American Detour

(Work in Progress. Interested producers should contact the playwright's agent, Pam Winter.)

At night I’d close my eyes and see nothing. Just black. I’d fall asleep. And when I next opened my eyes, you know what I’d see? The next day. Not a new day. Just the next one.
- Terry - American Detour

1975. A young man wakes up and realizes he has no dream. He looks south and sees a land that is apparently chock-full of them. So Terry sticks out his thumb and hitch-hikes over the border. Within a week, he has a career, a sugar daddy and a new home in the middle of a burning city.

2011. Terry is once again standing on the side of a highway, thumb out. As it turned out, the Dream included an amazing discovery, a horrific murder, an award-winning film, a sympathetic shrink, and a Pardon. Now Terry has to decide if he’s going to flee the scene – or take another crack at the dangerous business of dreaming.

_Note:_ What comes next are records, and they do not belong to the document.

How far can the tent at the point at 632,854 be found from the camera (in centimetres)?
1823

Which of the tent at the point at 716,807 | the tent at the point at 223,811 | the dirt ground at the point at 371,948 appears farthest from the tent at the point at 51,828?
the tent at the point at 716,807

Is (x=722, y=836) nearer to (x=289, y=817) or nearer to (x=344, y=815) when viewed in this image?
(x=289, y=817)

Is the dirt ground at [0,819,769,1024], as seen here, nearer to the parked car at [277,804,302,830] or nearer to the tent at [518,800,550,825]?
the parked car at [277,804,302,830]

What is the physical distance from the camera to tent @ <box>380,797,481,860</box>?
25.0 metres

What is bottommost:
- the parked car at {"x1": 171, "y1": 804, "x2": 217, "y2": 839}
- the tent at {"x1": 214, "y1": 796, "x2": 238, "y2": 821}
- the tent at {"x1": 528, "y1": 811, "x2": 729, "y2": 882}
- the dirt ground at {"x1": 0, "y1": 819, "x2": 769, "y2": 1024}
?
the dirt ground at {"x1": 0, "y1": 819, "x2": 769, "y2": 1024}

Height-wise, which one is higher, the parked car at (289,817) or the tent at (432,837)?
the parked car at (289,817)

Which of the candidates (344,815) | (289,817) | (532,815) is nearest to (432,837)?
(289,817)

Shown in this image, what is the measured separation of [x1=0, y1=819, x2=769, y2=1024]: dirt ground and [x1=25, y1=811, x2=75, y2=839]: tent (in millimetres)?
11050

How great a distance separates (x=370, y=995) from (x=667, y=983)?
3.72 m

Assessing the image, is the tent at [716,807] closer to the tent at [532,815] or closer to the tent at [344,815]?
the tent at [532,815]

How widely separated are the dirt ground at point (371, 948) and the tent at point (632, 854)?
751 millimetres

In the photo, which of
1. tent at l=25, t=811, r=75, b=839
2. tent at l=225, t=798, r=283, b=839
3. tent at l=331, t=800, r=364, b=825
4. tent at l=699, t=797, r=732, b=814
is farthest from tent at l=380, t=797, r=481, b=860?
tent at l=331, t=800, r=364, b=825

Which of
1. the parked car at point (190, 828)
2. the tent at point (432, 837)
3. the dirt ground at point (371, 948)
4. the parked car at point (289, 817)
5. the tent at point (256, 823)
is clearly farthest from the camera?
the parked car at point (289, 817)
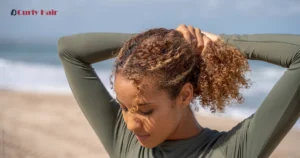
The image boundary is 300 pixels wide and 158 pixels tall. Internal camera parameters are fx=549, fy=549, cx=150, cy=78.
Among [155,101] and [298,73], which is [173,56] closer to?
[155,101]

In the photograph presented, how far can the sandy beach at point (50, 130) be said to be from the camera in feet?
20.8

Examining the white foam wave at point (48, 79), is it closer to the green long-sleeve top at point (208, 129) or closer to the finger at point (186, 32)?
the green long-sleeve top at point (208, 129)

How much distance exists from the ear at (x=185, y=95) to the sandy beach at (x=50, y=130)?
4.46 meters

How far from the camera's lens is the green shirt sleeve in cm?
158

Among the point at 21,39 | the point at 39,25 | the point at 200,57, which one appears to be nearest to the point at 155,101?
the point at 200,57

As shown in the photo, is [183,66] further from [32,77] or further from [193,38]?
[32,77]

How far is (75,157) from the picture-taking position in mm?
6270

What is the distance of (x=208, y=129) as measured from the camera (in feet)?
5.77

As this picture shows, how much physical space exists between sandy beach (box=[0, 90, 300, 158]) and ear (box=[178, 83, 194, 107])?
176 inches

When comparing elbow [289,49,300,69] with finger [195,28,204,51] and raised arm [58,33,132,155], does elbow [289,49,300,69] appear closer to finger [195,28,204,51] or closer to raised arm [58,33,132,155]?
finger [195,28,204,51]

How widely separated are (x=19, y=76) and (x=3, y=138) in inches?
220

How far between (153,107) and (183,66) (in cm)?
15

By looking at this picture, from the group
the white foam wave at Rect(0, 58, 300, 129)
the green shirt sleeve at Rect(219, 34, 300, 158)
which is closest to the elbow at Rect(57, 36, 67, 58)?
the green shirt sleeve at Rect(219, 34, 300, 158)

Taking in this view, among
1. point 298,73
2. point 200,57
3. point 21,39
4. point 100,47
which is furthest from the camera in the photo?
point 21,39
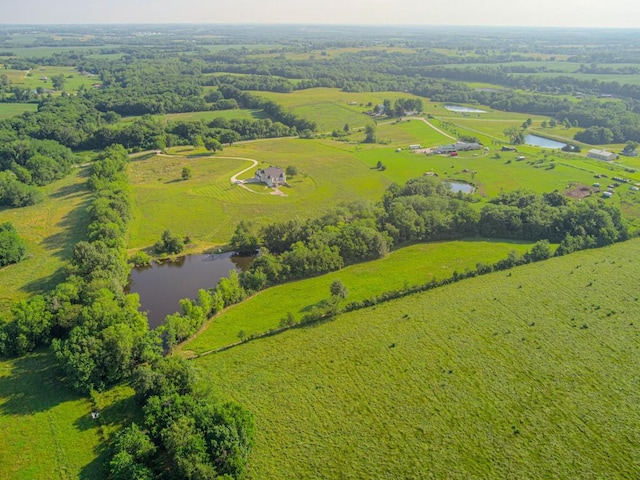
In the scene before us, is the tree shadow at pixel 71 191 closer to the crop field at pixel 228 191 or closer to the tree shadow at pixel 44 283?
the crop field at pixel 228 191

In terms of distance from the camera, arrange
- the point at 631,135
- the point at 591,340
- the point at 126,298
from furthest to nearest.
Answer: the point at 631,135 → the point at 126,298 → the point at 591,340

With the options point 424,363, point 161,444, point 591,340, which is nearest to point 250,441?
point 161,444

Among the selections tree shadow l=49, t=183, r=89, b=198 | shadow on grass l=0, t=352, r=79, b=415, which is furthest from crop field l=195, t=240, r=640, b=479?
tree shadow l=49, t=183, r=89, b=198

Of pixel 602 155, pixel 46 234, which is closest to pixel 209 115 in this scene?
pixel 46 234

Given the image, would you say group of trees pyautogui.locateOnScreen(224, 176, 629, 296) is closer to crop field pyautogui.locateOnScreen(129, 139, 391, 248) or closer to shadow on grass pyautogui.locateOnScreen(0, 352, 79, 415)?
crop field pyautogui.locateOnScreen(129, 139, 391, 248)

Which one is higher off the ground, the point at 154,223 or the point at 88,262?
the point at 88,262

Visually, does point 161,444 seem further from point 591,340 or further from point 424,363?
point 591,340

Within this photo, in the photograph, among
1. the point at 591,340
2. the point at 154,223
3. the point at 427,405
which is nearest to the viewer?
the point at 427,405

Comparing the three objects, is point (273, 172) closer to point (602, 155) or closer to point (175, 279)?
point (175, 279)
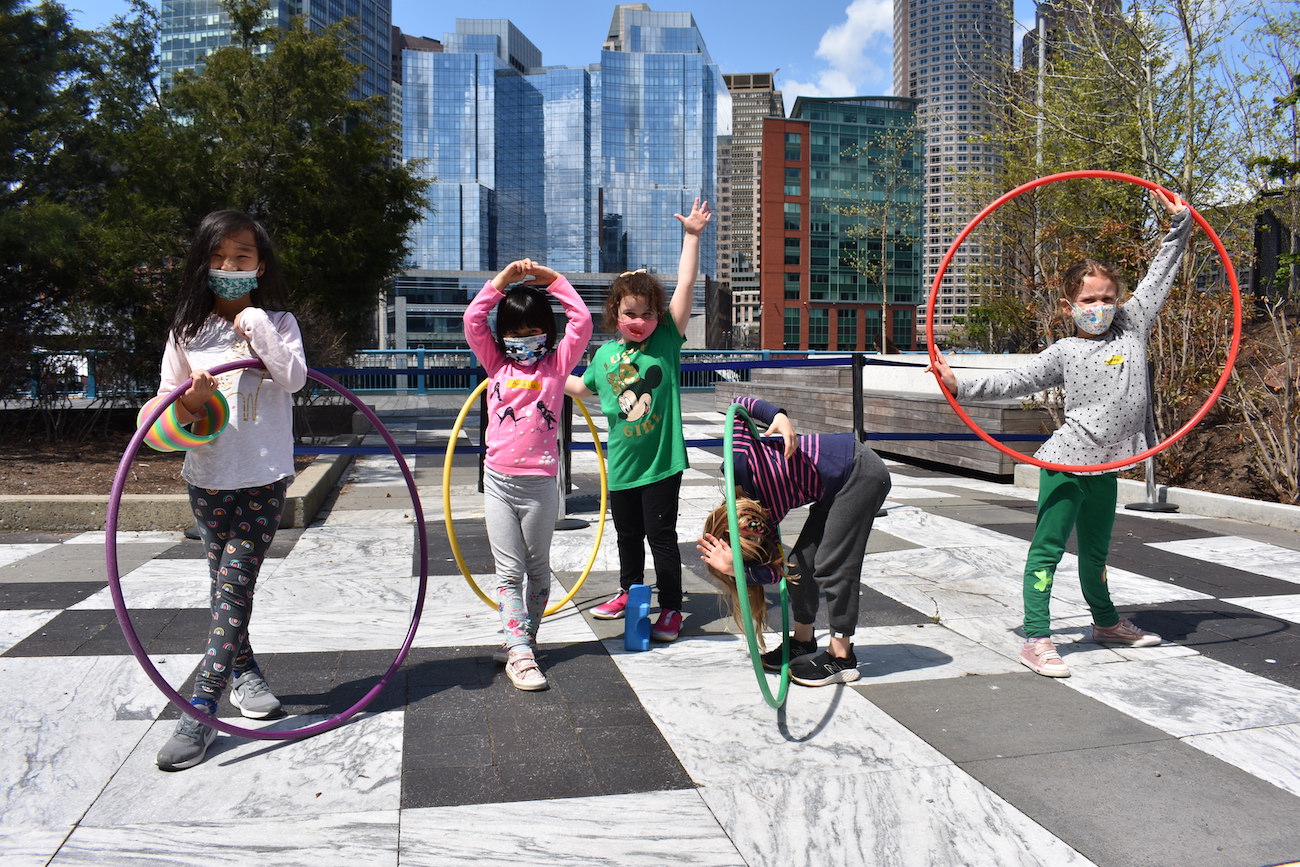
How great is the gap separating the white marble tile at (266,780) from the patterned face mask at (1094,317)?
3.15m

American Detour is an outsider’s look at life on the inside. It has a cast of two, and runs 80 minutes.

American Detour is a work in progress. As part of its developmental process, a public performance/reading was held at the Columbus Museum of Art. Katherine Burkman directed.

 

Newsflash!: March 1, 2013: Congratulations to Elaine Romero for winning the 2013 Blue Ink Playwriting Award for her script “Graveyard of Empires”. The competition was sponsored by the American Blues Theatre in Chicago and there were 1100 entries.

The two Finalists were Dave Carley for “American Detour” and Jim Henry for “Jellofish”.